Check your understanding:
**A.** What is the Spanish translation of this sentence from the passage on local authorities and wicked issues: "The approach using traditional management tools and leadership strategies has been found to be wanting."?
**B.** Can you write what comes next in the passage on local authorities and wicked issues, carrying on after its final sentence?

Document extract:
The challenges for local authorities highlighted in Local Authorities and Social Determinants of Health include: the problems in developing effective partnerships between health and social care services (Chapter 4); the cost of care if you do not own your home (Chapter 12); addressing inequalities in the North East of England (Chapter 7); supporting children and families (Chapter 11); and protecting future generations (Chapters 15 and 20).

Locking down populations, to reduce the spread of the virus, has involved difficult decisions by governments, often choosing between protecting the health of people or the economy. The approach using traditional management tools and leadership strategies has been found to be wanting.

Complex or wicked issues may be approached from multiple, sometimes competing, perspectives and may have multiple possible solutions (Conklin et al, 2017). Identifying ‘a social or cultural problem that is difficult or impossible to solve due to; incomplete or contradictory knowledge, the number of people and opinions involved, the large economic burden, and the interconnected nature of these problems with other problems’ (Rittel and Webber, 1977) is a first step in developing leadership in the public, private and third sectors.

Data extract:
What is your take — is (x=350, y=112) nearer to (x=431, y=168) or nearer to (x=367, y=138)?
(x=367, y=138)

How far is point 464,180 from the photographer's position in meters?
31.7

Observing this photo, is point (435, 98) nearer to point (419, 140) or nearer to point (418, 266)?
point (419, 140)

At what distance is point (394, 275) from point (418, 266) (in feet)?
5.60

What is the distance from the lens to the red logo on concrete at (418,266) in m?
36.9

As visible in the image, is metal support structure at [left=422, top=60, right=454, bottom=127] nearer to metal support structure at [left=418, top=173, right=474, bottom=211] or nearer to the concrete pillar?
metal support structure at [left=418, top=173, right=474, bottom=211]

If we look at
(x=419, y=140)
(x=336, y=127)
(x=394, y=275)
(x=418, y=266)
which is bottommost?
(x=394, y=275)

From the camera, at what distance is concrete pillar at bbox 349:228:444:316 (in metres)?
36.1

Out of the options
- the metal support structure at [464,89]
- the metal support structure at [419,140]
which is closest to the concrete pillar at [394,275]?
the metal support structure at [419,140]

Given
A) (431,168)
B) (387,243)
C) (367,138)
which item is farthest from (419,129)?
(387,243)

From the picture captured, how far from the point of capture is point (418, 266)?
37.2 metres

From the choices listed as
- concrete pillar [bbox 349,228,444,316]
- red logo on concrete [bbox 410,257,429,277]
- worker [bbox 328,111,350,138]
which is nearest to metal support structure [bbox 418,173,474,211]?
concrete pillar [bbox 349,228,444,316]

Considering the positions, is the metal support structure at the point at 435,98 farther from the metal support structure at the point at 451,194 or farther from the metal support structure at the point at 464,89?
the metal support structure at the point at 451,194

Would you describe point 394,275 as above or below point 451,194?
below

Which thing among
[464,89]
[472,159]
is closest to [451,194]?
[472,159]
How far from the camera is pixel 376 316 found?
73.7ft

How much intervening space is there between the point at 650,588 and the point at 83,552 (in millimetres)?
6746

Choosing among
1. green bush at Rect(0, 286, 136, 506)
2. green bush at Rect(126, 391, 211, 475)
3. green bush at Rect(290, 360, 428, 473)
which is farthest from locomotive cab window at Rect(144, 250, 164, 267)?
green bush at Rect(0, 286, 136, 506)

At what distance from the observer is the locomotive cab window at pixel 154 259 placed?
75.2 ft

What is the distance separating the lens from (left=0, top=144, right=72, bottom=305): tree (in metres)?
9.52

Your responses:
**A.** Se ha comprobado que el enfoque basado en las herramientas de gestión y las estrategias de liderazgo tradicionales resulta insuficiente.

**B.**
Navigating wicked issues within a social determinants of health framework can help in managing responses to the issues. In Chapter 1, Simmons proposes that such navigation is based on the ‘value that is created when the insights from different patterns of social relations are combined in the search for greater clarity about the path ahead’, such that ‘the impossible becomes possible when you can see it from a different point of view’. This chapter explores the nature of public services leadership using the COVID-19 crisis as a reference. Crises are true wicked issues; they are complex and defy routine, technical solutions. The literature reviewed in this chapter highlights the importance of the collective dimensions of leadership, how it involves a social influence process through which improvised (‘clumsy’) coordination and partnership emerge. The novel notion of a relational dividend is defined here as the sum total of benefits (or ‘combined added value’) that accrue from an investment in relational work.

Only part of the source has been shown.